Erik Braatz1, Vanja Sesartic1, Jan Liska2.   

Abstract

INTRODUCTION: We performed a randomized study to investigate if a high versus a standard dose of heparin dose during cardiopulmonary bypass could affect intra- and post-operative bleeding and reduce the inflammatory response.
METHODS: A total of 30 patients undergoing elective coronary artery bypass grafting were randomized into high or standard dose of heparin during cardiopulmonary bypass. Blood loss was documented peri- and post-operatively, and interleukin-6, tumor necrosis factor-α, and C3 were measured in conjunction with cardiopulmonary bypass.
RESULTS: Data from 29 patients were analyzed after exclusion of one patient. The mean initial bolus and total heparin doses were 43,000 ± 5,800 IU versus 35,000 ± 4,100 IU, (p < 0.001), and 58,000 ± 9,500 IU versus 45,000 ± 7,900 IU, (p < 0.001) in the intervention and the control group, respectively.
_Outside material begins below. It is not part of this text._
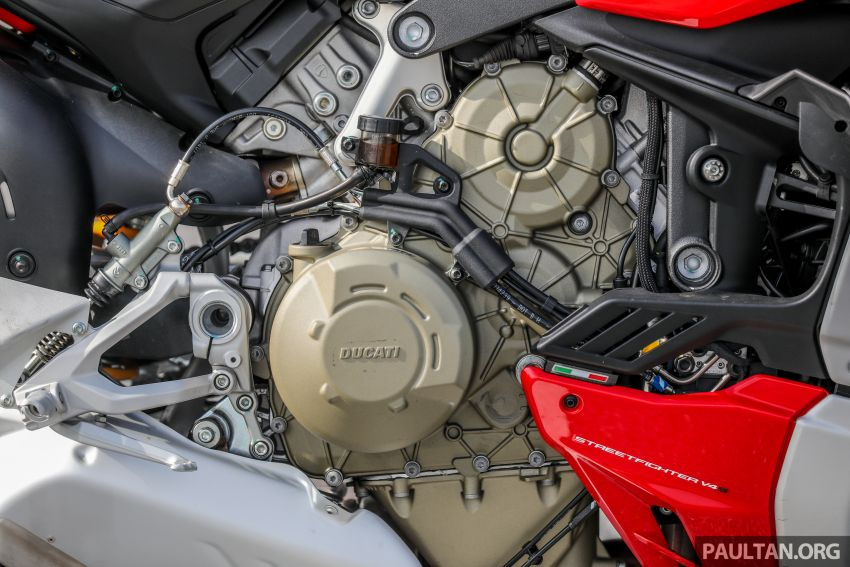 REVIEW: 2021 Ducati Streetfighter V4S, RM145,900 Image #1286896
The median intra-operative bleeding was 150 mL (interquartile range 100-325) in the control versus 225 mL (IQR 200-350) in the intervention group, p = 0.15. The median chest tube blood loss 12 hour post-operatively was 300 mL (interquartile range 250-385) in the control versus 450 mL (IQR 315-505) in the intervention group, p = 0.029. There was no significant difference between the control group and the intervention group during cardiopulmonary bypass for the measured inflammatory markers interleukin-6 (p = 0.98), tumor necrosis factor-α (p = 0.72), or C3 (p = 0.13).
CONCLUSION: This small study showed a small increase of post-operative bleeding associated with higher heparin dosage in conjunction with cardiopulmonary bypass but did not demonstrate an effect of heparin on the inflammatory response to cardiopulmonary bypass.

Entities:  

Keywords:  cardiac surgery; cardiopulmonary bypass; coagulation; heparin; inflammation; systemic inflammatory response syndrome

Mesh:

Substances:

Year:  2020        PMID: 32493115     DOI: 10.1177/0267659120924917

Source DB:  PubMed          Journal:  Perfusion        ISSN: 0267-6591            Impact factor:   1.972


  1 in total

1.  A Blinded Randomized Trial Comparing Standard Activated Clotting Time Heparin Management to High Target Active Clotting Time and Individualized Hepcon HMS Heparin Management in Cardiopulmonary Bypass Cardiac Surgical Patients.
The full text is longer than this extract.